◆ SOURCE ◆
| Metric | Current | Prior | YoY |
|---|---|---|---|
| Revenue | ¥30.9B | ¥28.3B | +9.4% |
| Operating Income | ¥6.8B | ¥2.6B | +155.1% |
| Ordinary Income | ¥6.8B | ¥2.8B | +147.9% |
| Net Income | ¥4.5B | ¥1.3B | +249.1% |
| ROE | 12.8% | 4.1% | - |
FY2026 Q3 cumulative results delivered strong performance: Revenue ¥30.9B (YoY +9.4%), Operating Income ¥6.8B (YoY +155.1%), Ordinary Income ¥6.8B (YoY +147.9%), Net Income ¥4.5B (YoY +249.1%). Operating margin improved significantly to 21.9% from 9.4% in prior year period, reflecting substantial operating leverage gains. Net profit margin reached 14.4%, representing approximately 1,260bp expansion YoY. The company achieved its highest quarterly profitability level driven by the AI Solutions segment's strong performance and improved cost structure efficiency. ROE reached 12.8% with equity ratio maintained at 84.0%, indicating robust profitability on a conservative capital structure. Basic EPS surged to ¥87.02 (YoY +251.2%), substantially exceeding the full-year forecast of ¥99.13 on a pro-rata basis.
Revenue increased ¥2.7B (9.4% YoY) to ¥30.9B, driven primarily by the AI Solutions segment which generated ¥28.95B in revenue (10.4% growth YoY). The segment breakdown shows revenue from services transferred at a point in time increased to ¥21.3B from ¥17.9B, while services transferred over time decreased slightly to ¥7.6B from ¥8.4B. The Content business (Other segment) contributed ¥0.2B with marginal growth. Revenue composition indicates approximately 26% derives from recurring services transferred over a period, providing baseline revenue visibility. Operating profit improvement of ¥4.2B (155.1% YoY) substantially outpaced revenue growth, indicating significant margin expansion. Gross profit reached ¥26.8B with gross margin of 86.6%, while SG&A expenses increased to ¥20.0B (64.7% of revenue) from ¥23.7B in prior year (83.7% of revenue), demonstrating fixed cost leverage. The AI Solutions segment generated operating profit of ¥8.8B before corporate cost allocation, with segment margin of 30.5%. After allocating corporate expenses of ¥2.3B (increased from ¥2.0B YoY), consolidated operating income reached ¥6.8B. The gap between operating income and ordinary income was minimal at approximately ¥10M, with non-operating income of ¥0.1B offsetting negligible non-operating expenses. The difference between ordinary income (¥6.8B) and net income (¥4.5B) of ¥2.4B reflects income tax expense, yielding an effective tax rate of 34.9%. No extraordinary losses were recorded during the period. This represents a revenue up/profit up pattern, with profit growth significantly exceeding revenue growth due to operating leverage effects.

◆ GIVEN DATA ◆
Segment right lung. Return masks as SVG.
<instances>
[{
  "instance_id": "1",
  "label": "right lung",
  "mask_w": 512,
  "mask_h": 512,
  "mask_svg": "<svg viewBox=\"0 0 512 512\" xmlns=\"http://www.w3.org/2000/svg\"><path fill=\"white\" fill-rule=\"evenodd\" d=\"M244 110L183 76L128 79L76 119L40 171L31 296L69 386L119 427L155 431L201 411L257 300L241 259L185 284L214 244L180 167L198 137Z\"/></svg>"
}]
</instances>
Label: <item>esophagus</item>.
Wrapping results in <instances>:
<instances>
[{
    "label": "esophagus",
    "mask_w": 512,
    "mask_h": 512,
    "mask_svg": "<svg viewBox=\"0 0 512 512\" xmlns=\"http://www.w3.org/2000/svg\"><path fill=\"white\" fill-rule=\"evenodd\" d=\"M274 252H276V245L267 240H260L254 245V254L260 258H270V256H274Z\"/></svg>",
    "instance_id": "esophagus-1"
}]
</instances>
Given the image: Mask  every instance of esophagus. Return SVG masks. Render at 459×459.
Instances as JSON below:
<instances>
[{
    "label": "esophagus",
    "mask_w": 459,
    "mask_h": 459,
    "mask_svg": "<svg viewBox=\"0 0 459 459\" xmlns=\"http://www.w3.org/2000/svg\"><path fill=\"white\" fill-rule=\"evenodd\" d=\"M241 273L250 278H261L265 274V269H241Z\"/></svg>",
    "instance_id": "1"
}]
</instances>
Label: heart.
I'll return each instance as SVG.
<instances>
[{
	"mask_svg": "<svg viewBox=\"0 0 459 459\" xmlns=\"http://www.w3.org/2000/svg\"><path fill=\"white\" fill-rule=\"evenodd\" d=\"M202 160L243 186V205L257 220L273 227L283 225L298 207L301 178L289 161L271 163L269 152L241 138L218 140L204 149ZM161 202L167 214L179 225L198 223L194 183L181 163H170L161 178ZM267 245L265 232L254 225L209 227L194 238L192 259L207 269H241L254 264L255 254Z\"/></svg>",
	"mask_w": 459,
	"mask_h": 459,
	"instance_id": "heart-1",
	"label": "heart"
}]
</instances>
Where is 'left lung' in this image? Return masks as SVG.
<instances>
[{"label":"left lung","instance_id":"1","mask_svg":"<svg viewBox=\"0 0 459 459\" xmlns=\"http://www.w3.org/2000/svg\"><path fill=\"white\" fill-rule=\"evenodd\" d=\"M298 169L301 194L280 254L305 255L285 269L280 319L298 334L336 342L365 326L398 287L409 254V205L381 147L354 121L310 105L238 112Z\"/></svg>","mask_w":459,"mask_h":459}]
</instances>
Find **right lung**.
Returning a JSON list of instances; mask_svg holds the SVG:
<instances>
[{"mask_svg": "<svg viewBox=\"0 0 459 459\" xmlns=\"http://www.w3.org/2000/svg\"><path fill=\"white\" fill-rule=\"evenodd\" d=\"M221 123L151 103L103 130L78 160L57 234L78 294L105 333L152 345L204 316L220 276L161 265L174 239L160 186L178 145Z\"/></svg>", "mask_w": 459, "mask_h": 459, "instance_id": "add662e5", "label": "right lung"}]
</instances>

◆ INSTRUCTIONS ◆
1 > What equity ratio does the financial results summary report?
2 > List every metric in the table of the financial results summary.
3 > Continue the financial results summary from where it ends.

◆ RESULTS FOR THE EXERCISE ◆
1 > 84.0%

2 > Revenue, Operating Income, Ordinary Income, Net Income, ROE

3 >
AI Solutions represents the core business accounting for 93.5% of total revenue at ¥28.95B and generating segment profit of ¥8.82B with a segment margin of 30.5%. Segment revenue increased 10.4% YoY from ¥26.2B, while segment profit nearly doubled from ¥4.4B (segment margin 16.9% in prior year), demonstrating 1,360bp margin improvement. The Other segment (Content business) contributed ¥0.20B revenue with segment profit of ¥24M (margin 11.9%). The segment structure changed during Q1 FY2026, with the Content business reclassified from a reportable segment to Other due to decreased materiality, and DX Solutions renamed to AI Solutions. The substantial margin expansion in AI Solutions from 16.9% to 30.5% indicates improved project profitability, better resource utilization, or favorable revenue mix shift toward higher-margin services. Corporate costs allocated against segment profits totaled ¥2.28B (7.4% of revenue), up from ¥2.0B but declining as a percentage of revenue from 7.0%, indicating headquarters cost efficiency improvements relative to business scale expansion.
[Profitability] ROE 12.8% demonstrates strong return on shareholder equity, driven by net profit margin of 14.4% (industry-leading level), asset turnover of 0.748, and financial leverage of 1.19x. Operating margin of 21.9% represents 1,260bp improvement from 9.4% YoY, reflecting substantial operating leverage gains. Gross margin of 86.6% indicates high value-added service offerings. [Cash Quality] Cash and deposits totaled ¥27.6B, providing coverage ratio of 4.2x against short-term liabilities of ¥6.6B. Trade receivables of ¥8.3B represent 97 days sales outstanding, indicating extended collection periods requiring monitoring. Contract liabilities of ¥2.06B provide forward revenue visibility from advance customer payments. [Investment Efficiency] Asset turnover of 0.748 reflects moderate capital intensity. Property, plant and equipment remained minimal at ¥0.3B. Intangible assets including goodwill totaled ¥3.2B (7.7% of total assets). Working capital management shows receivables turnover of 97 days while inventory position is negligible. [Financial Health] Equity ratio of 84.0% demonstrates exceptionally strong capitalization. Current ratio of 553.2% indicates substantial short-term liquidity cushion. Debt-to-equity ratio of 0.19x reflects minimal leverage with total liabilities of ¥6.6B against equity of ¥34.8B. Retained earnings of ¥32.2B represent 92.5% of total equity, indicating organic profit accumulation.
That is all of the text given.